– Угу… – Дорота терпеливо ждет продолжения.
– И я начала думать, что… – говорит после паузы Марыся и снова умолкает.
– Что?
– Не чересчур ли поспешно я вышла замуж, – признается Марыся с дрожью в голосе. – Ведь я лишилась всех переживаний и опыта молодости. Я закрыла все двери. Но щеколда опустилась, что ж делать, – вздыхает она.
– Хамид – порядочный человек, – становится Дорота на защиту зятя. – Ты сама так всегда говорила, а после того, как я узнала его ближе, у меня не осталось никаких сомнений на этот счет. Просто сейчас у вас первый супружеский кризис, и только. Во взрослой жизни не все складывается идеально.
– В моей никогда не было идеально, мама. Что в детстве, что в подростковом возрасте – всегда было тяжело, всегда мне доводилось проходить через какие-то испытания. Один неверный шаг влек за собой целую лавину.
– Ты имеешь в виду супружество?
– Нет, то, что не пошла тогда на этот проклятый праздник Святого Николая в посольство и не выехала еще ребенком вместе с тобой и Дарьей. Сейчас я наверняка была бы другим человеком.
– Нечего плакать над разлитым молоком, доченька.
Мать подвигается ближе, осторожно притягивает расстроенную дочку к себе, кладет ей голову на плечо и нежно гладит густые вьющиеся волосы.
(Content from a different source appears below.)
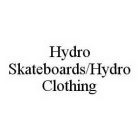 HYDRO SKATEBOARDS/HYDRO CLOTHING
– Если бы ты знала, как все обернется, то согласилась бы. Я пару раз в моей жизни тоже совершала возмутительные ошибки. В принципе, одна была решающей… – прерывает она себя. – Но знаешь, о чем я на сто процентов никогда не сожалею?
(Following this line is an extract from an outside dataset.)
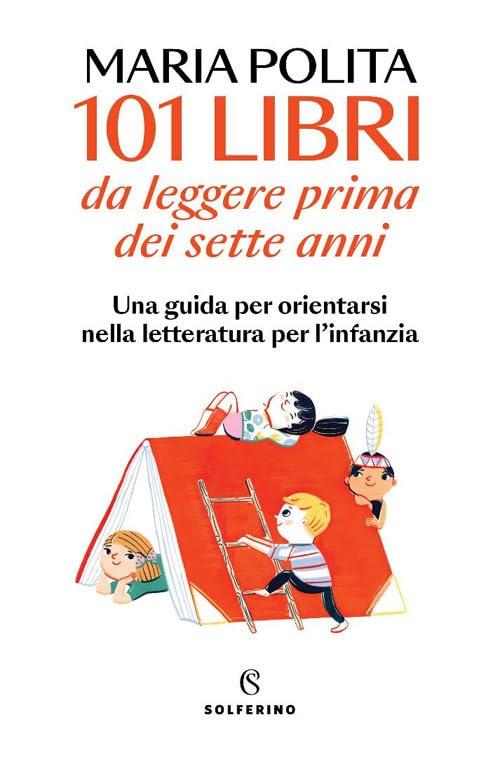 101 Libri da Leggere Prima dei Sette Anni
– О чем? – Марыся чуть отстраняется и смотрит матери прямо в ее голубые глаза, невинные и искренние.
– Что у меня две прекрасные доченьки – ты и Дарья. А не будь того первого неправильного шага, который я сделала в молодости, вас бы не было. Поэтому хорошо так, как есть, самое главное – это упасть на четыре лапы и наконец-то принять верное решение. Но не поспешно, помни.
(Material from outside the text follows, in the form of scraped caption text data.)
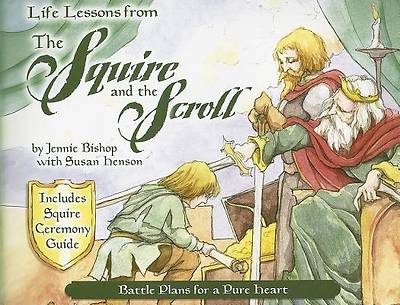 Picture of Life Lessons from the Squire and the Scroll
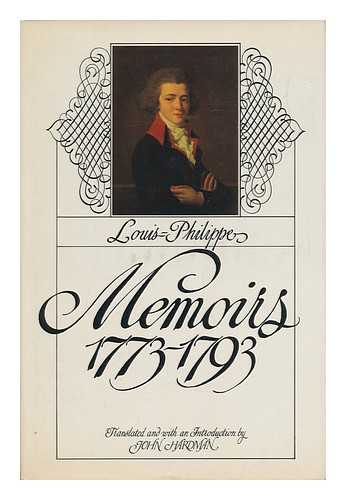 LOUIS PHILIPPE, KING OF THE FRENCH (1773-1850) - Memoirs, 1773-1793 / Louis-Philippe ; Translated and with an Introd. by John Hardman ; Foreword by Henri Comte De Paris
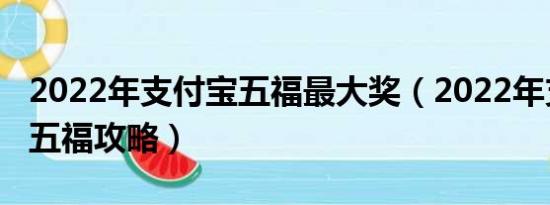 2022年支付宝五福最大奖（2022年支付宝集五福攻略）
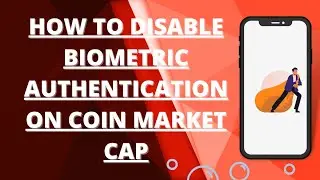 How to disable biometric authentication on coin market cap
– Легко сказать! – Марыся каменеет и садится, опираясь о подголовник.
– Я не хочу вмешиваться, но советую как человек, умудренный опытом.
– Знаю, знаю…
– И еще… Я думаю, что мы должны сократить пребывание и как можно быстрее отсюда выезжать.
– Сейчас я не выеду, об этом не может быть и речи! – Девушка стискивает губы и решительно мотает головой.
– Ты не спрашиваешь, что там у Зоськи, с которой я провела последние пару часов, поэтому расскажу тебе, что все, услышанное нами о манифестациях, правда. Она показывала мне объявления и призывы в Фейсбуке. Это не шутки! Семнадцатое февраля должно стать Днем гнева и восстания свободного ливийского народа. Говорят, все готовятся к этому, особенно молодежь.
– Ну и что? В Тунисе и Египте революции прошли спокойно. Если кто-то не хотел соваться в опасные места, то с ним ничего не случалось. А здесь должно быть только мирное шествие. Не паникуй, мама!
– Я вошла на интернет-страничку египетских авиалиний. На ближайшую неделю уже нет ни единого места. Все расхватали в последние дни. Еще минуту тому назад можно было достать билет без проблем. Сейчас хоть бы на двадцать седьмое что-нибудь нашлось.
– Бессмысленно переносить отлет на один день, да еще тратить деньги на отмену брони.
Марыся вздыхает с облегчением, понимая, что преждевременно из Ливии им не выехать. У нее будет еще не одна возможность встретить Рашида.
– Зоська и пара других моих старых подруг-полек тоже пренебрегают этими выходками «дерьмократии», как они это называют.
– Ну, вот видишь! – Марыся от радости подскакивает на кровати.
– Ты, моя девочка, хочешь просто еще раз с ним встретиться, и только.
– С кем? – Дочь прикидывается ягненком, но в глазах ее появились маленькие чертики.
– Ой, заморочил он тебе голову с первой минуты! Но против этого никто не устоит.
– Мама… – Марыся обнимает мать за талию и уже не отпирается.
– Мои подруги хотят завтра организовать выезд за город, чтобы во что-нибудь «не вляпаться», как ты говоришь, – сменила Дорота тему. – Все демонстрации совершаются обычно на Зеленой площади и в центре, поэтому лучше провести день подальше от этих мест.